José Filomeno do Santos "Zenu" confirmou esta manhã em tribunal ter sido ele a entregar ao seu pai a carta com a proposta de financiamento para um fundo de garantia ao Estado angolano, a pedido do seu amigo Jorge Gaudens Sebastião, tendo recebido autorização por parte do ex-Presidente da República José Eduardo dos Santos (JES), para participar, enquanto responsável pelo Fundo Soberano de Angola, nas reuniões que se seguiram.

Essa tem sido, de resto, a tese do advogado de defesa oficioso do antigo presidente do Fundo Soberano de Angola, António Simão, que disse ao tribunal que o seu constituinte apenas serviu de intermediário entre o Executivo e os promotores, atribuindo a condução do processo a Valter Filipe.

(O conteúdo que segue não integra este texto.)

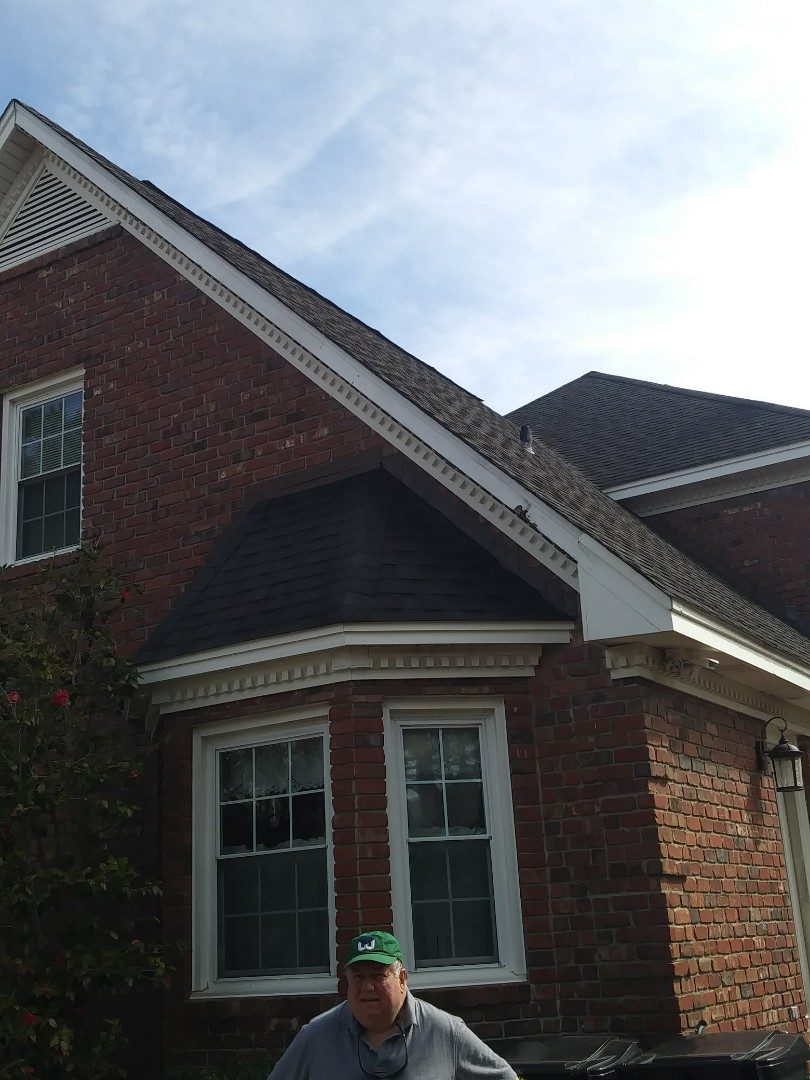 Wilmington, NC - Replace 16 wood windows by Andersen estimate with energy efficient lifetime warranty windows. Estimate for entry door, replace with hurricane rated lifetime Provia with privacy glass and upgraded security options and electronic locks. Repair storm damaged soffit and fascia.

O causídico defende que "Zenu" dos Santos esteve sempre à margem das decisões respeitantes ao processo que culminou na transferência de 500 milhões de dólares para o Credit Suisse, em Londres.

António Simão reconhece que o filho do antigo Presidente esteve presente em várias reuniões, que tinha uma relação de amizade com Jorge Gaudens (que está também a ser julgado e foi ouvido ontem), mas rejeita a sua participação numa teia internacional de branqueamento de capitais, que visava, alegadamente, extorquir o Estado angolano.

Esta manhã, Zenu voltou a afirmar que nunca foi sócio ou representante das empresas a quem o BNA transferiu fundos e pagamentos suspeitos.

Zenu dos Santos diz estar a ser julgado por ser filho do ex-Presidente da República

O antigo presidente do Fundo Soberano de Angola, José Filomeno dos Santos "Zenu", disse no tribunal que só está a ser julgado neste processo por ser filho do ex-Presidente da República, José Eduardo dos Santos, pois não fez nada de anormal para estar sentado no banco dos réus.

"Se não fosse filho do ex-Presidente da República não estaria aqui a ser julgado por vós. Foram os senhores quem me colocaram nessa condição", disse, durante a sua fase interrogatória no julgamento do caso 500 milhões USD.

Explicou que o seu papel nesse processo foi, sempre, o de emitir sugestões, mercê da experiência de cinco anos que acumulava na gestão do Fundo Soberano de Angola.

A sessão de hoje ficou marcada por vários protestos da defesa, que chegou a recorrer a uma citação de Camões para “amenizar” as intervenções, considerando que o interrogatório estava a ser mais uma aula de professor para aluno, quando o juiz pediu ao réu para definir o que era uma empresa fantasma ou de fachada.

Em declarações à imprensa, António Gentil, advogado oficioso de “Zenu”, disse que teve que intervir várias vezes, porque “houve ocasiões em que os venerandos juízes faziam comentários, tentavam fazer sugestões”.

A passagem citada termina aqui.